Obviously we aren’t comparing apples to apples (pun intended). If you absolutely need macOS for certain software or licenses, an Ubuntu machine will not meet your needs. Also, the System76 machine does not have Apple’s revolutionary Touch Bar.
Still, the Oryx Pro can be configured with specs far beyond the MacBook Pro, and at a very competitive price — it is not hard to see why System76 saw a huge jump in traffic following the Apple Keynote. It is worth noting that both the Oryx Pro and MacBook Pro can run Windows too.

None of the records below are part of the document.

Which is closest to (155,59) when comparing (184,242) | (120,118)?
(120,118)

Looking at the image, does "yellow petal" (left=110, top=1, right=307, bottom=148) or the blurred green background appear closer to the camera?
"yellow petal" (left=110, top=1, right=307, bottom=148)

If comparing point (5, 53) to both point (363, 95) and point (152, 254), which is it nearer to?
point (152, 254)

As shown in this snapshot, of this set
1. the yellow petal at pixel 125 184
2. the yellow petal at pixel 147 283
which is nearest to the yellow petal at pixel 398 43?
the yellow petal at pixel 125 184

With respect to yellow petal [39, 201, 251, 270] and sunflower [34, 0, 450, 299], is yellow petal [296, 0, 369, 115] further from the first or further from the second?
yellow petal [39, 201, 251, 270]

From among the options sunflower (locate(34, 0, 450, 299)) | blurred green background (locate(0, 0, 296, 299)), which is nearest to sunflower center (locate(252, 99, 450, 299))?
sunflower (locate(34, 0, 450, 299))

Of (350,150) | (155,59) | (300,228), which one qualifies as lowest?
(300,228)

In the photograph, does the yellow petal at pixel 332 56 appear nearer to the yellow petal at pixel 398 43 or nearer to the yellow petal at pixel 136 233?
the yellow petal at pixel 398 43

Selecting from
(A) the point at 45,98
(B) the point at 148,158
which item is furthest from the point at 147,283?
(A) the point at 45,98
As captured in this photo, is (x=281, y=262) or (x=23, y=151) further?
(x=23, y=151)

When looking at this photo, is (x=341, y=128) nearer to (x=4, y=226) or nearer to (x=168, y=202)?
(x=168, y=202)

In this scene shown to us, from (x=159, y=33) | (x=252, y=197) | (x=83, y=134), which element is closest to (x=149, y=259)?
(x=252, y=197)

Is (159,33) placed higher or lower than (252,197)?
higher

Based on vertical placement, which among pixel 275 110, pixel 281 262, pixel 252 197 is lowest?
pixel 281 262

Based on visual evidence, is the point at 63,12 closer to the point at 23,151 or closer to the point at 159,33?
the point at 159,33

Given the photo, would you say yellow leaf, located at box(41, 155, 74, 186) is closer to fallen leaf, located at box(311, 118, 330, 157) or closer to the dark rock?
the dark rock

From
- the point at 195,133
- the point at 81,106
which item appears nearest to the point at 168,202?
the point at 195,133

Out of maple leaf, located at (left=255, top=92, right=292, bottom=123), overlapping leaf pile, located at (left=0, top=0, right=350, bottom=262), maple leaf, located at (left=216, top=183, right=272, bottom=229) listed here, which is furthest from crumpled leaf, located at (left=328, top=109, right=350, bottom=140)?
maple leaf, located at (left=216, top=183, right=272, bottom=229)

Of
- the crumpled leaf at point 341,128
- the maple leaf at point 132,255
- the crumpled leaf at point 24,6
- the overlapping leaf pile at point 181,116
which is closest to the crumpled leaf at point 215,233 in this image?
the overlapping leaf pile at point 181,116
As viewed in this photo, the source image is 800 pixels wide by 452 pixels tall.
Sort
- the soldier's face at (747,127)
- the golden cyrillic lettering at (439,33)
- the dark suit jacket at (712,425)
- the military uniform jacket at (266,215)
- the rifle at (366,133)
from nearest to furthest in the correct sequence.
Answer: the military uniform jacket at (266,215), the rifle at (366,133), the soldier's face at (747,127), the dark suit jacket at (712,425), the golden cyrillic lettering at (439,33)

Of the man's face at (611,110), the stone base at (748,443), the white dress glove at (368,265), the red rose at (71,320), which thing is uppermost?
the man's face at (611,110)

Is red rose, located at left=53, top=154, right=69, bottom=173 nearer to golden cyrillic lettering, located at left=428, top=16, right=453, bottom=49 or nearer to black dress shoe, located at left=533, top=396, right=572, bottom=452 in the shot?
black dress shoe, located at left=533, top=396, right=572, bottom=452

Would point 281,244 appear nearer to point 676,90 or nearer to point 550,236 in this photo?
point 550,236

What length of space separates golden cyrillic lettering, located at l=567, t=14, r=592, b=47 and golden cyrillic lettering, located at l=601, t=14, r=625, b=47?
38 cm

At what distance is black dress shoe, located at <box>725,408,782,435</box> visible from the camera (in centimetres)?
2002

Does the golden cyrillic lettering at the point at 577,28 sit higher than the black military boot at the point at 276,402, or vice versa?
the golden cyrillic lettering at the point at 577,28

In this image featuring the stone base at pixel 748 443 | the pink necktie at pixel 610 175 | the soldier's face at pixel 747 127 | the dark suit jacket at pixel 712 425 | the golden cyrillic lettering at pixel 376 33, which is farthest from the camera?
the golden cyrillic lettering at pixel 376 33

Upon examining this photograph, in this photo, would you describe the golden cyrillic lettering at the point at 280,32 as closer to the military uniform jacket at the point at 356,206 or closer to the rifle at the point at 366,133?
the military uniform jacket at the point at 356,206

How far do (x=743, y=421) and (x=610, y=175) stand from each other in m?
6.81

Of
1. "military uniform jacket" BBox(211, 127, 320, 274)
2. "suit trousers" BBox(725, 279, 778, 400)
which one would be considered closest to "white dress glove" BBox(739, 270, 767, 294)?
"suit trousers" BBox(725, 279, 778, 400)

There is a catch. The 15-inch Oryx Pro is 1-inch thick and weighs 5.5 pounds. The new 15-inch MacBook Pro is 0.6 inches thick and weighs 4 pounds. I’m not slamming the Oryx here — there are plenty of performance-hungry Mac users who wish that Apple made a MacBook this thick and heavy if it meant they could install up to 64 GB of RAM and had all the ports they wanted built-in. (I will add that the Oryx is ugly as sin, and doesn’t have a retina-resolution display. Here I am slamming it.)
But the price you pay for the MacBook Pro isn’t about the sum of the components. It’s about getting them into that sleek, lightweight form factor, too. In a word, Apple is optimizing the MacBook lineup for niceness. That’s frustrating — in some cases, downright angering — for people who want a notebook optimized for performance.